- **DOCUMENT SEGMENT**:
+ + +

Christmas tree permits are now available at all Medicine Bow-Routt National Forest offices in Colorado and Wyoming for $10.00.

Each permit allows for the cutting of one tree on National Forest System Lands. There is a limit of five permits per household. Trees must be for personal use, not for resale. The permit must be clearly displayed around the stem of the tree before leaving the cutting area.

Some areas of the Forest are off limits to tree cutting or may be difficult to access.  Please contact the Ranger District in the area where you will be cutting your tree for site-specific information, including road status and area restrictions.

The Forest Service would like to emphasize that cutting trees is prohibited in all Wilderness areas on the Medicine Bow and Routt National Forests.  Additionally, tree cutting is not allowed in any part of the Pole Mountain Unit of the Laramie Ranger District.

With each passing year of the bark beetle epidemic, the threat of falling trees increases; therefore, all forest visitors are reminded to pay attention to weather forecasts, avoid areas with beetle-killed trees on high wind days, and be aware of their surroundings.  Weather conditions can change quickly, so be prepared.  Dress for winter conditions and have your vehicle equipped adequately.

Christmas tree cutting has taken place on the Medicine Bow and Routt National Forests for many decades and there remains an abundance of young trees for visitors to establish and continue traditions.  Tree cutting regulations have been established to maintain a healthy forest environment and sustainable forest management program.

+ + +

- **RAW DATA**:
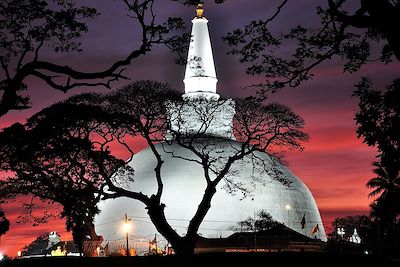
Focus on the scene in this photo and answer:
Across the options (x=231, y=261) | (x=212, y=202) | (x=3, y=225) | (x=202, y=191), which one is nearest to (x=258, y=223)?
(x=212, y=202)

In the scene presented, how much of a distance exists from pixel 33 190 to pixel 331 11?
113 ft

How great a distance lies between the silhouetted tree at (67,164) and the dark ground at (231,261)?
1319 cm

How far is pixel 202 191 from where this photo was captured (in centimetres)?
6831

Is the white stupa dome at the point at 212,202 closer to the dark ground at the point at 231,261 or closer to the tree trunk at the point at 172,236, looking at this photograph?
the tree trunk at the point at 172,236

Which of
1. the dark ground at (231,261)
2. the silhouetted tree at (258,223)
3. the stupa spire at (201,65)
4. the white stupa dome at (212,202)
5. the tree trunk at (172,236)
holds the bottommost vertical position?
the dark ground at (231,261)

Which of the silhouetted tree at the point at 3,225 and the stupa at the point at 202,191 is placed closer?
the silhouetted tree at the point at 3,225

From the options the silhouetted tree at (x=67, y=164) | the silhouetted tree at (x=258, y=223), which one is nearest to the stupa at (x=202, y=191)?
the silhouetted tree at (x=258, y=223)

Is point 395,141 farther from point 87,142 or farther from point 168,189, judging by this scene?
point 168,189

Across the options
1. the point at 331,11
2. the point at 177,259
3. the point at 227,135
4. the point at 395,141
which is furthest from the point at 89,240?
the point at 331,11

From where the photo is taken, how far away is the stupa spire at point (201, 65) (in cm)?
7475

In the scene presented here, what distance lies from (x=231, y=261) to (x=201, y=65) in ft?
167

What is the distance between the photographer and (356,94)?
23609 millimetres

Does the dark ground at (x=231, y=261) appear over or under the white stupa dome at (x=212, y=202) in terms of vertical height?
under

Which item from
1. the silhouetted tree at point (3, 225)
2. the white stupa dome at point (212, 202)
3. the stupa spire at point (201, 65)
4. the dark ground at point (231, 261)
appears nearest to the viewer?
the dark ground at point (231, 261)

+ + +

- **ACTIONS TO TAKE**:
(1) According to the Christmas tree permit notice, how many permits may one household get?
(2) Copy everything in the Christmas tree permit notice from "Christmas tree permits" down to "the cutting area.", word for word.
(3) Decide whether each statement agrees with the Christmas tree permit notice: (a) A permit costs $10.00. (b) Tree cutting is allowed in Wilderness areas on the Medicine Bow and Routt National Forests. (c) A tree cut under a permit may be resold.
None of the items is needed here.

- **TASK ANSWERS**:
(1) Five permits.

(2)
Christmas tree permits are now available at all Medicine Bow-Routt National Forest offices in Colorado and Wyoming for $10.00.

Each permit allows for the cutting of one tree on National Forest System Lands. There is a limit of five permits per household. Trees must be for personal use, not for resale. The permit must be clearly displayed around the stem of the tree before leaving the cutting area.

(3)
(a) Yes: "for $10.00"
(b) No: "cutting trees is prohibited in all Wilderness areas on the Medicine Bow and Routt National Forests"
(c) No: "Trees must be for personal use, not for resale."